On the most basic level, sexual abuse is any sexual act committed without the consent of all persons involved, and consent means more than just saying “yes.” I remember being told once that for consent to be meaningful, the person giving it has to be in a situation where they feel they can say “no.” The power relationship between a teacher and a student takes the ability to say no out of the equation.
Léger-Legault had power over these students. She held control over their grades, and their education more broadly, in addition to being privy to sensitive details of their private lives that some of them chose to confide in her. Did these considerations enter into their minds when she made sexual advances toward them? While no one can speak for the students in this case, Léger-Legault’s position of trust and authority could, and likely did, skew their responses.

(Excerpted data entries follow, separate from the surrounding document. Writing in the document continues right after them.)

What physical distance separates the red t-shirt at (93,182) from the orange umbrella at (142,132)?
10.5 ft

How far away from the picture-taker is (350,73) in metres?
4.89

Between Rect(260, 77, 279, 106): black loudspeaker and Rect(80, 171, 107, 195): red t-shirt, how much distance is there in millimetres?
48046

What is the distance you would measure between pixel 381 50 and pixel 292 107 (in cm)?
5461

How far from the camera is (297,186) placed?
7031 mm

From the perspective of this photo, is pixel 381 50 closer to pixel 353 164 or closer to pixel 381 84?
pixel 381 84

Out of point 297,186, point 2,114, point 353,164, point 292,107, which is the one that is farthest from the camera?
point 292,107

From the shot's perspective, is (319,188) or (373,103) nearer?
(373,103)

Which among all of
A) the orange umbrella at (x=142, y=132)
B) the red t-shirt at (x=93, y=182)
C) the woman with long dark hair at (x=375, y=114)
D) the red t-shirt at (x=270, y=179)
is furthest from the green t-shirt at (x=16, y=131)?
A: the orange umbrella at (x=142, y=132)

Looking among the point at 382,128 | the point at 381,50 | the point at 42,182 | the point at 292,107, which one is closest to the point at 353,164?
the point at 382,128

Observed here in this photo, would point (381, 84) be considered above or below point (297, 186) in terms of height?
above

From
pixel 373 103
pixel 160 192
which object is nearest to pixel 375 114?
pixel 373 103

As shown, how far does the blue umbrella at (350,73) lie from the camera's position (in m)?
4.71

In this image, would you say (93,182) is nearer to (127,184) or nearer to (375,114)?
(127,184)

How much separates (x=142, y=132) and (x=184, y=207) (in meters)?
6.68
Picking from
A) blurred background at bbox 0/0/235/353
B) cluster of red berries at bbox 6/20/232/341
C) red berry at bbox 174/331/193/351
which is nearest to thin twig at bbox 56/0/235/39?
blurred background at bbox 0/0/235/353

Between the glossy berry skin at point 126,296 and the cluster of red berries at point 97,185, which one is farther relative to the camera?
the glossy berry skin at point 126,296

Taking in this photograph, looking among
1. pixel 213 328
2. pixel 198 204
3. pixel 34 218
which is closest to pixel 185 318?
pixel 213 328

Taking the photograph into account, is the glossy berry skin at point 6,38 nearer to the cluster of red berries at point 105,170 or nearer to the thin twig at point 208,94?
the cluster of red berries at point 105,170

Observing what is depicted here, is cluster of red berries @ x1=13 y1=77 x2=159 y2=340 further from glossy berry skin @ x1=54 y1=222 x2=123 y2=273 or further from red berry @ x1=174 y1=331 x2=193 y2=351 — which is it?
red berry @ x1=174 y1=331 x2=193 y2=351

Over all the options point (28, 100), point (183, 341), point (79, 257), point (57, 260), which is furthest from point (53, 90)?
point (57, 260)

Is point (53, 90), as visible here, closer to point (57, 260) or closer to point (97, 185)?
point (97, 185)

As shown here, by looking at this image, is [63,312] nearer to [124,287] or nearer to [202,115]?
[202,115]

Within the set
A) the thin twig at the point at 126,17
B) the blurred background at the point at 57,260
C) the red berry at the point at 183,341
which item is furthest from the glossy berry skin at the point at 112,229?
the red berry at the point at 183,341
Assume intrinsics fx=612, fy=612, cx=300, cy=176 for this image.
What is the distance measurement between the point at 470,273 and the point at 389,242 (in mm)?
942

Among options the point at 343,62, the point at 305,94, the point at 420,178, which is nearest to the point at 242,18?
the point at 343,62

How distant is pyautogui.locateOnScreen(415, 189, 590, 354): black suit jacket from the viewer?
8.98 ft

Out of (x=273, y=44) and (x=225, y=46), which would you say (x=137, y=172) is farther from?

The uncertainty of whether the students were coerced into sexual engagement with Léger-Legault is fundamental to the wisdom of exactly the rules she broke. There are reasons why teachers are held to a code of conduct above criminal law.
Beyond their implications for the teacher’s objectivity and the social taboos they break, sexual relations between students and teachers enter into a murky world where consent is twisted and deformed by power dynamics. It’s possible that Léger-Legault—and even some of the students she had explicit relationships with—saw nothing morally wrong in what she was doing, but that doesn’t take away from the gravity of her actions.
No one should ever be faced with the choice these students were. It’s about more than the specific circumstances of this or any other case of sexual abuse: It’s about power and its gross misuse.